Clough’s decision has been pilloried by art museum associations, nearly every major art critic in America and even the New York Times editorial page. Clough should move swiftly to address the harm he has done to the Smithsonian’s reputation and to its place in American life.
Specifically, Clough should:
* Put the ‘long version’ of A Fire in My Belly up on the “Hide/Seek” exhibition website. It’s ridiculous that Fox News can show the video outside its historical context and that the Smithsonian won’t show it within its historical context. The Smithsonian should also install a ‘digital resources area’ in the exhibit. Among the resources that should be available in this area is the exhibition’s website.
* Give a major speech and take questions from the press.

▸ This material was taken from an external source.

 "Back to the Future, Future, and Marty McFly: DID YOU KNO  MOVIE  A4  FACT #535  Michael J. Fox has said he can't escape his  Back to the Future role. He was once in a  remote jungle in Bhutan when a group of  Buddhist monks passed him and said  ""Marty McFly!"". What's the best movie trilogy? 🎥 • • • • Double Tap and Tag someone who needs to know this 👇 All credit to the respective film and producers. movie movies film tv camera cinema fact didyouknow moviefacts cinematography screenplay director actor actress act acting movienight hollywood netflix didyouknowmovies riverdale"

Remarkably, the head of the quasi-governmental Smithsonian has yet to speak publicly or answer reporters’ questions on his censorship of “Hide/Seek.”
Clough should focus his remarks on trying to re-establish his support for the historians and curators who write and present our nation’s story. He must admit that in siding with anti-gay activists instead of his own scholars that he committed a credibility-damaging error. This is particularly important because in a statement the Smithsonian recently explained its removal of the Wojnarowicz by saying that the artwork was “distracting.” Clough is not a historian or a scholar. As an administrator, his job is to support the historians and scholars whose work he has helped enable and whose exhibitions he has approved.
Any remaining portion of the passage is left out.